Fastest way to count distinct strings from plain text log files

Posted on 2007-07-26
Last Modified: 2013-12-07
We are using perl in order to process certain statistics from plain text log (ordered by timestamp, not ID) files which have more than 50 million rows per day. I know that Perl is maybe not appropriate to do this job but it works fine and we don't have any problem with it.
One thing it also does (in cooperation with linux shell programs) is that it counts distinct occurences of "ID" which is a 24 characters long string. It does that using the following algorithm:

while (<F>) {
  @data = split(/\t/,$_);   # logfile is tab-separated
  print TMP $data[5]."\n";     # ID is in the 6th column

$unique = `sort temp.log | uniq | wc -l`;
print "There are ".$unique." user ID's in the log file";

... anyway - it may be a weird solution but it is the fastest I came up to... Any solution using perl's hash or similiar just produced a memory leak after too much data was inserted (again - I'm talking about 50 mils of logfile lines which mostly contain about 20 million distinct ID's).

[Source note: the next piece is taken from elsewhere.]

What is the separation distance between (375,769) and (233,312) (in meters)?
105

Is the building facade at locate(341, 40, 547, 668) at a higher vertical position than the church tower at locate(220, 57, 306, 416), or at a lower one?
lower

So my first question is - does anybody have a solution which is perhaps faster and maybe more ellegant than this?

And the next question is - does anybody have any idea how to write a script which would also count a number of ID's with the same number of hits producing output like:

no.of ID's  |  no. of hits
138491    | 1
3890        | 2
834          | 3
524          | 4

(this means that 138491 distinct ID's are logged only once and 3890 distinct ID's are logged twice etc.)

I know how to write a script like this using perl's hash, so I am not looking for that kind of solution because it is too slow, produces memory leak and can not handle that amount of data. So if anybody has any better solution, please help me! :)

Question by:jakac
    LVL 84

    Accepted Solution

    Do you really mean a memory leak, or do you mean a memory overflow?
    If it's a memory leak, you may want to let the Perl developers know about it.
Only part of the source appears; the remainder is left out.